注意到 $$ \begin{aligned} E[D\mid Y_0, Y_1, e(X)] & = E[E[D\mid Y_0, Y_1, e(X), X] \mid Y_0, Y_1, e(X)] \\ & =E[E[D \mid X] \mid Y_0, Y_1, e(X)] \\ & = E[e(X) \mid Y_0, Y_1, e(X)] \\ & = e(X) \\ & = E[D \mid e(X)] \end{aligned} $$

从 causal graph 的角度来理解的话,如果 $D$ 是一个二元变量,那么 $X$ 对 $D$ 的影响可以完全由 $e(X)$ 来决定,因此阻断 $e(X)$ 就控制住了由 $X$ 带来的 $D$ 和 $Y$ 的相关性。

graph LR
X --> A["e(X)"]
A --> D
X --> Y
D --> Y

Inverse Probability Weighting

Causation in Graphs

Basic Structures

Chain (Mediator)

graph LR
X1 --> X2
X2 --> X3

$X_2$ 阻断了 $X_1$ 到 $X_3$ 的相关性,即 $X_1 \perp \!\!\! \perp X_3 \mid X_2$ 。我们有 $$ \begin{gathered} p(x_1, x_2, x_3) = p(x_1)p(x_2 \mid x_1)p(x_3 \mid x_2) \\ p(x_1, x_3 \mid x_2) = p(x_1 \mid x_2) p(x_3 \mid x_2) \end{gathered} $$

Fork (Common Cause) 🍴

graph LR
X2 --> X1
X2 --> X3

控制 $X_2$,$X_1$ 和 $X_3$ 无相关性。比方说,$X_2$ 的气温,$X_1, X_3$ 分别是冰淇淋销量和溺水人数。

Collider (Common Effect)

graph LR
X1 --> X2
X3 --> X2

$X_1$ 和 $X_3$ 是独立的,但是给定 $X_2$,$X_1$ 和 $X_3$ 就产生了相关性。

d-separation

d-separation is a graphical criterion for determining whether a set of variables $Z$ renders two other variables (or sets of variables) $X$ and $Y$ conditionally independent. If $Z$ d-separates $X$ from $Y$, then $X$ is independent of $Y$ given $Z$, written as $X \perp \!\!\! \perp Y \mid Z$.

数据部分:
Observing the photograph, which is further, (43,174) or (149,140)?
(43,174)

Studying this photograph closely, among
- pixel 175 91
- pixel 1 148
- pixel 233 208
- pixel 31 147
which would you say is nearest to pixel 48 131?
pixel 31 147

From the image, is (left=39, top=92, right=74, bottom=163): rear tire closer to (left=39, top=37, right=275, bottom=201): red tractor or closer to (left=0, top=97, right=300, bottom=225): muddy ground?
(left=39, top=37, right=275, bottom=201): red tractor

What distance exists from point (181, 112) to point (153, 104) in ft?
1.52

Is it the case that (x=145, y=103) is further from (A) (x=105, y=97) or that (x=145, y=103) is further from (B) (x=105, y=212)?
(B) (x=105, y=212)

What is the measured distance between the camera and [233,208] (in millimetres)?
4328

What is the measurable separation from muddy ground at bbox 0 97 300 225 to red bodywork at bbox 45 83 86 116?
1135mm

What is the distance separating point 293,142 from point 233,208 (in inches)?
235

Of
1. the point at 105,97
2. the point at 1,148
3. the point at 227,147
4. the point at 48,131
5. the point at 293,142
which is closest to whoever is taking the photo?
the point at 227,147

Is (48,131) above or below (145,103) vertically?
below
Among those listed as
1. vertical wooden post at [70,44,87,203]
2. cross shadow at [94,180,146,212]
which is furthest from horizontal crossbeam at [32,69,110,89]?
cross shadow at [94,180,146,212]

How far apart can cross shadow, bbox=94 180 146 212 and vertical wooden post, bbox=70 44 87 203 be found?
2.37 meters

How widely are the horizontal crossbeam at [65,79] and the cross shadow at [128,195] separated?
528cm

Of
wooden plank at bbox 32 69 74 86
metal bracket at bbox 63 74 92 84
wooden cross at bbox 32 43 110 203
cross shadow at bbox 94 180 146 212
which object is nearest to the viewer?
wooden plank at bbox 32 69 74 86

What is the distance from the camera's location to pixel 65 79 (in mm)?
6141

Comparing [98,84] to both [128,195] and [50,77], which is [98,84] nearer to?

任务清单:
a) 请将原文中的句子“d-separation is a graphical criterion for determining whether a set of variables $Z$ renders two other variables (or sets of variables) $X$ and $Y$ conditionally independent.”译成中文。
b) 请复制原文中从“控制 $X_2$,$X_1$ 和”到“和 $X_3$ 就产生了相关性。”的这一段,一字不改。

逐题解答:
a) d-分离是一种图形准则,用于判断一组变量 $Z$ 是否使另外两个变量(或变量集合)$X$ 和 $Y$ 条件独立。

b)
控制 $X_2$,$X_1$ 和 $X_3$ 无相关性。比方说,$X_2$ 的气温,$X_1, X_3$ 分别是冰淇淋销量和溺水人数。

Collider (Common Effect)

graph LR
X1 --> X2
X3 --> X2

$X_1$ 和 $X_3$ 是独立的,但是给定 $X_2$,$X_1$ 和 $X_3$ 就产生了相关性。